Parmi les thèmes centraux qui traversent toute l'encyclique figurent la relation étroite entre la pauvreté et la vulnérabilité de la planète, la valeur intrinsèque de chaque créature, la culture du rejet et la proposition d'un nouveau mode de vie, ainsi que l'invitation à rechercher une autre conception de l'économie et du progrès. Car « les jeunes nous demandent un changement. Ils se demandent comment il est possible de construire un avenir meilleur sans penser à la crise environnementale et à la souffrance des exclus. »
VI.
L'invitation au dialogue interreligieux et interculturel est un fil rouge qui traverse le pontificat de François, que ce soit en Turquie ou en Israël, où il a invité le patriarche œcuménique Bartholomée Ier a invité tous les chrétiens à « promouvoir un véritable dialogue avec le judaïsme, l'islam et les autres traditions religieuses », ou plus récemment au Kenya, en Ouganda et en République centrafricaine. Il recherche avant tout ce qui unit, et non ce qui divise. Et il considère la miséricorde comme un élément essentiel qui lie étroitement le christianisme aux deux autres religions abrahamiques, le judaïsme et l'islam.

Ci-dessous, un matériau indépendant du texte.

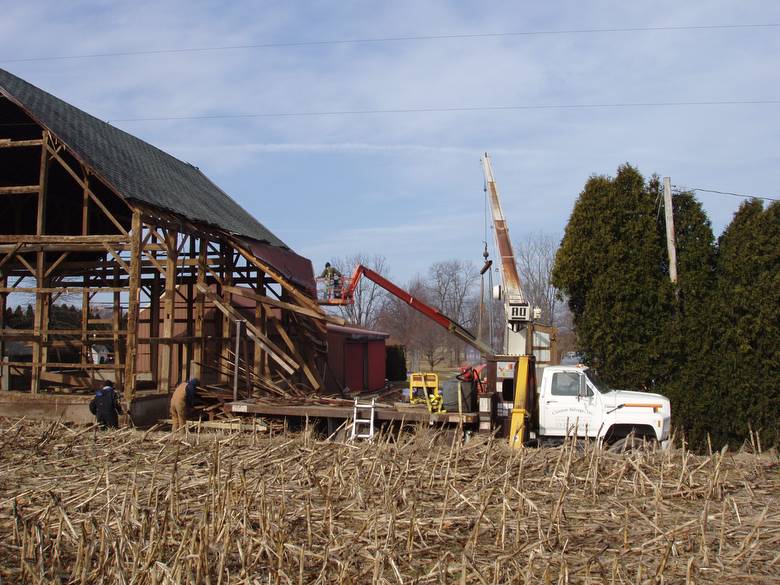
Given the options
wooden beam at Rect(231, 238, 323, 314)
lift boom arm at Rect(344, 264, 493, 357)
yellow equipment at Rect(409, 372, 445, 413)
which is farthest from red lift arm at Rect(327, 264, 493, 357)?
yellow equipment at Rect(409, 372, 445, 413)

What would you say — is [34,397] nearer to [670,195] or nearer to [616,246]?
[616,246]

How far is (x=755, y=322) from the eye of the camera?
1520 centimetres

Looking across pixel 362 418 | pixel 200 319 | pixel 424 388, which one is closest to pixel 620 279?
pixel 424 388

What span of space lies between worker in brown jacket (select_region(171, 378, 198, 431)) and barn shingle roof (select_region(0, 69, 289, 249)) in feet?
13.9

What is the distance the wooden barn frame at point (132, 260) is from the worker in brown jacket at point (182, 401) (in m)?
1.06

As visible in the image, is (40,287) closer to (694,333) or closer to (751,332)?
(694,333)

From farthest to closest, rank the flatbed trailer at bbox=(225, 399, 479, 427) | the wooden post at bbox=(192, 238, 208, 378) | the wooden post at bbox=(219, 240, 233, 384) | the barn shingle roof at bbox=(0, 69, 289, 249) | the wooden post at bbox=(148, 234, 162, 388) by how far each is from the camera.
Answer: the wooden post at bbox=(148, 234, 162, 388)
the wooden post at bbox=(219, 240, 233, 384)
the wooden post at bbox=(192, 238, 208, 378)
the barn shingle roof at bbox=(0, 69, 289, 249)
the flatbed trailer at bbox=(225, 399, 479, 427)

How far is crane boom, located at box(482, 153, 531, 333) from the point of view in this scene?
15566 millimetres

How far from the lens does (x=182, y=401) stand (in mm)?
15828

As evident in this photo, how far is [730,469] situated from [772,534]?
373cm

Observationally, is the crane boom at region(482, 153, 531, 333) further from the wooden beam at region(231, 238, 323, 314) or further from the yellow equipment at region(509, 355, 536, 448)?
the wooden beam at region(231, 238, 323, 314)

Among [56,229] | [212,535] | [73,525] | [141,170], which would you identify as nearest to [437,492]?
[212,535]

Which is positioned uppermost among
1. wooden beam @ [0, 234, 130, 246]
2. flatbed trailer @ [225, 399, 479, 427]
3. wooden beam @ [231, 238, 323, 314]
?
wooden beam @ [0, 234, 130, 246]

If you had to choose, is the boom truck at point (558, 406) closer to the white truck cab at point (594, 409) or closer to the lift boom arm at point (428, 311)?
the white truck cab at point (594, 409)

La miséricorde : elle est au cœur du message du pape François. Bon nombre des traits marquants de son pontificat sont étroitement liés à cela : son attitude modeste, la proximité qu'il recherche avec les gens, croyants ou non, en particulier avec les personnes défavorisées et marginalisées, son respect de la nature, qui rappelle que l'homme lui-même en fait partie intégrante. « L'Église ressent un désir inépuisable d'offrir la miséricorde. Peut-être avons-nous oublié depuis longtemps de montrer le chemin de la miséricorde et de le suivre », souligne-t-il, avant de proclamer récemment une Année sainte de la miséricorde, au cours de laquelle tous les croyants sont appelés à être eux-mêmes instruments de cette miséricorde, sachant qu'ils seront jugés à l'aune de celle-ci.
VII.
À l'heure où l'Union européenne est confrontée au plus grand défi du XXIe siècle, c'est le pape « venu de l'autre bout du monde » qui donne à des millions d'Européens une orientation sur ce qui fait la cohésion profonde de l'Union européenne : le système de valeurs qui nous est cher, le respect de la dignité humaine et des libertés fondamentales, le respect de l'unicité de chaque être humain, quelle que soit son origine ethnique, religieuse ou culturelle, et le respect de nos ressources naturelles.
Le directoire de la Société pour l'attribution du Prix Charlemagne d'Aix-la-Chapelle est honoré de décerner en 2016 le Prix Charlemagne d'Aix-la-Chapelle à Sa Sainteté le pape François, une voix de la conscience qui nous exhorte à placer l'être humain au centre de toutes nos actions, et une autorité morale exceptionnelle qui, en tant qu'avertisseur et médiateur, nous rappelle que l'Europe a pour mission et pour obligation de réaliser, en s'appuyant sur les idéaux de ses pères fondateurs, la paix et la liberté, le droit et la démocratie, la solidarité et la sauvegarde de la création.